Brano citato
· · · ·

“Un piede dentro ce lo metto, anche se è proprietà privata”.
“La proprietà privata è il problema”, diceva lunedì l’ambientalista entrando nel campo di Giorgio Fidenato, agricoltore di Vivaro, colpevole di coltivare mais geneticamente modificato (nel rispetto della legge, va detto, perlomeno allo stato attuale dei contenziosi che lo vedono coinvolto).
“La proprietà privata ci toglierà la sovranità alimentare”, ha continuato l’uomo col megafono, “ci toglierà la possibilità di avere i nostri semi”.
In altre parole, solo una proprietà pubblica, condivisa e collettivizzata ci permetterebbe di avere le “nostre” colture, i semi che vogliamo, quelli che più ci piacciono.
E’ importante, oggi quasi più di ieri, mettere in evidenza la contraddittorietà di una simile considerazione.
La proprietà privata è l’unica condizione in grado di garantire il mantenimento di una certa biodiversità, perché è l’unica in grado di garantire una libera scelta. La statalizzazione delle colture, invece, è di per sé idonea a precludere o comunque limitare fortemente la scelta sui semi impiantabili.
Guardando il video che ritrae l’ingresso nel campo altrui non si può non rilevare con inquietudine la sottile, subdola e irriverente violenza di quel gesto, spacciato per atto simbolico.
Davanti alle forze dell’ordine inermi e un po’ annoiate sembrava di essere nello stato di natura.
Forse aveva ragione Hobbes. Nello stato di natura ci sono violenza e guerra e non si tratta, come invece ottimisticamente pensava Locke, di uno stato di “perfetta libertà” ove ciascuno può “regolare le proprie azioni e disporre dei propri possessi e delle proprie persone come si crede meglio”.
In ogni caso, gli uomini avrebbero poi rinunciato a questo stato per regolare la loro convivenza attraverso le leggi. Se non vi piacciono gli OGM o la proprietà privata, attivatevi per cambiare le leggi.
Fino ad allora, lasciatemi libero di scegliere i semi che più mi piacciono.
E se mi lascerete anche nella condizione di continuare a possedere un ”mio” orto e mi darete delle leggi per difenderlo, non perderò sovranità alcuna.

· · · ·

Record di dati
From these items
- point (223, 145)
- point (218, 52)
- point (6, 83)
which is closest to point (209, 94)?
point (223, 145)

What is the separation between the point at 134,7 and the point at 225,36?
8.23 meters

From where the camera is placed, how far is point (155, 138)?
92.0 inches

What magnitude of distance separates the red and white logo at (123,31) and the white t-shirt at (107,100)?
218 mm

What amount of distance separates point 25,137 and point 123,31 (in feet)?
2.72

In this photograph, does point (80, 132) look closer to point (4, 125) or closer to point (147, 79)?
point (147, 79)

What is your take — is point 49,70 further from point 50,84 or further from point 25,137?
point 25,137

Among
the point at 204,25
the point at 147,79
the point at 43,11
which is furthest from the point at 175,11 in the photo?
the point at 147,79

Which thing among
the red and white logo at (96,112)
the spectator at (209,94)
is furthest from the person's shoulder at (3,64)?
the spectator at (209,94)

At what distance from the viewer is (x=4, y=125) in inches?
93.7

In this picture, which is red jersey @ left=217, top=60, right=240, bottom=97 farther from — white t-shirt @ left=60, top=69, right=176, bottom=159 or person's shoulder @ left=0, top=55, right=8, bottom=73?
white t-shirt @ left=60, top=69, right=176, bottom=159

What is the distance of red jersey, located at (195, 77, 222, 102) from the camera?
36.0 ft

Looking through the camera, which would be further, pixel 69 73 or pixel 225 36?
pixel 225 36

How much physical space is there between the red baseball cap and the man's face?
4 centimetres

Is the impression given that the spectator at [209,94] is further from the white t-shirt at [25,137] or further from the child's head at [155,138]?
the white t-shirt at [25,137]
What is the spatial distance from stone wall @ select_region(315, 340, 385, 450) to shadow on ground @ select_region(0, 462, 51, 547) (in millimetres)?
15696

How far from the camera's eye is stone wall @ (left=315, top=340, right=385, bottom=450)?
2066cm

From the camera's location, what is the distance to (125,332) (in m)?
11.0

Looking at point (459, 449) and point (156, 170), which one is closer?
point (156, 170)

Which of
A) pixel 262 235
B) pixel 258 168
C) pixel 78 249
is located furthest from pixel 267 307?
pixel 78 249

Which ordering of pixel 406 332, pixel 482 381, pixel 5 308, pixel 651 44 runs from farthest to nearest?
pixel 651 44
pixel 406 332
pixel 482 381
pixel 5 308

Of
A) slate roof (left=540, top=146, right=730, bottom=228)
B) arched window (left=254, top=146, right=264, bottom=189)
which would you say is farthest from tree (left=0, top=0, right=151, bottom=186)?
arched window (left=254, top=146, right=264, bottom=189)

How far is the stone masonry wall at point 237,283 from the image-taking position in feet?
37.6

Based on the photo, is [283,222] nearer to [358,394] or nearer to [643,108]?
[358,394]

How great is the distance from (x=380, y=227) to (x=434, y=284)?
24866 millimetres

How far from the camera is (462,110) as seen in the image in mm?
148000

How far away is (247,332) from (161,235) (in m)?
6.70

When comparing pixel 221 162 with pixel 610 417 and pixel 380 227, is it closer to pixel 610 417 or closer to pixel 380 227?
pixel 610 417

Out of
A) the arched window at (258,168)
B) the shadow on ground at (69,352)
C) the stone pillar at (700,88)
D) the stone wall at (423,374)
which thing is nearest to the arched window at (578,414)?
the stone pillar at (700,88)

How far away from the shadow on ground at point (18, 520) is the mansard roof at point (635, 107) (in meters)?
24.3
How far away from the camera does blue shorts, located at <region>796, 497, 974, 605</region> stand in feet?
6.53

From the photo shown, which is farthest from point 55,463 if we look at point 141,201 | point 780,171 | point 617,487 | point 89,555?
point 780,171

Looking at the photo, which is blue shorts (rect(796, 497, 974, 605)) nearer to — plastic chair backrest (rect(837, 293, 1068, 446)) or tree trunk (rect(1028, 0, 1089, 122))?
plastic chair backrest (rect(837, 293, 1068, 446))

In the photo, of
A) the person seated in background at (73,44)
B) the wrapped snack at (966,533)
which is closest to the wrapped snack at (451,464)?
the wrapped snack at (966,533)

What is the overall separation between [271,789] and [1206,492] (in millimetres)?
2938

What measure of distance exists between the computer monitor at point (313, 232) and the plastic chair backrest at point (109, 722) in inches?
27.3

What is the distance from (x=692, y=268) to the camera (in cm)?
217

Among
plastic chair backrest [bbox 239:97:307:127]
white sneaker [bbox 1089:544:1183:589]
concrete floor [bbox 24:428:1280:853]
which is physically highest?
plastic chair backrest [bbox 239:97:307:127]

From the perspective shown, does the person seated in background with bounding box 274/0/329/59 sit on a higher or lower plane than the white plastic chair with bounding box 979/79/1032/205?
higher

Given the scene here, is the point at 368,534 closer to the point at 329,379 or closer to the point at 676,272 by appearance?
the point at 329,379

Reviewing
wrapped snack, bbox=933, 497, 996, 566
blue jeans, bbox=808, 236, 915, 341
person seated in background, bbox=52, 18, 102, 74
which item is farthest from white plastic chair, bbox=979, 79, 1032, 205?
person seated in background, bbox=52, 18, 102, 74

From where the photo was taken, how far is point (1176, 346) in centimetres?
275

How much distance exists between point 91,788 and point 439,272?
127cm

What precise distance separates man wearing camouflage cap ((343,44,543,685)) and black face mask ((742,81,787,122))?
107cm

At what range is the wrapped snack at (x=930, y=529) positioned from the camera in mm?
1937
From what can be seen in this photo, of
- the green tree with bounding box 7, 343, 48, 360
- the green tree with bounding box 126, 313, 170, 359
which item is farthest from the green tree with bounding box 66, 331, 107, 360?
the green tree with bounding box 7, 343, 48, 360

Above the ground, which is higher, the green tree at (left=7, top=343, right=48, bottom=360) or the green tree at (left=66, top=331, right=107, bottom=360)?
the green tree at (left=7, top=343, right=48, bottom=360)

· · · ·

Consegna
Per favore, trascrivi tale e quale una parte del brano sulla proprietà privata e gli OGM: comincia dalle parole "In altre parole, solo" e fermati dopo le parole "più ci piacciono.".

Risposta attesa
In altre parole, solo una proprietà pubblica, condivisa e collettivizzata ci permetterebbe di avere le “nostre” colture, i semi che vogliamo, quelli che più ci piacciono.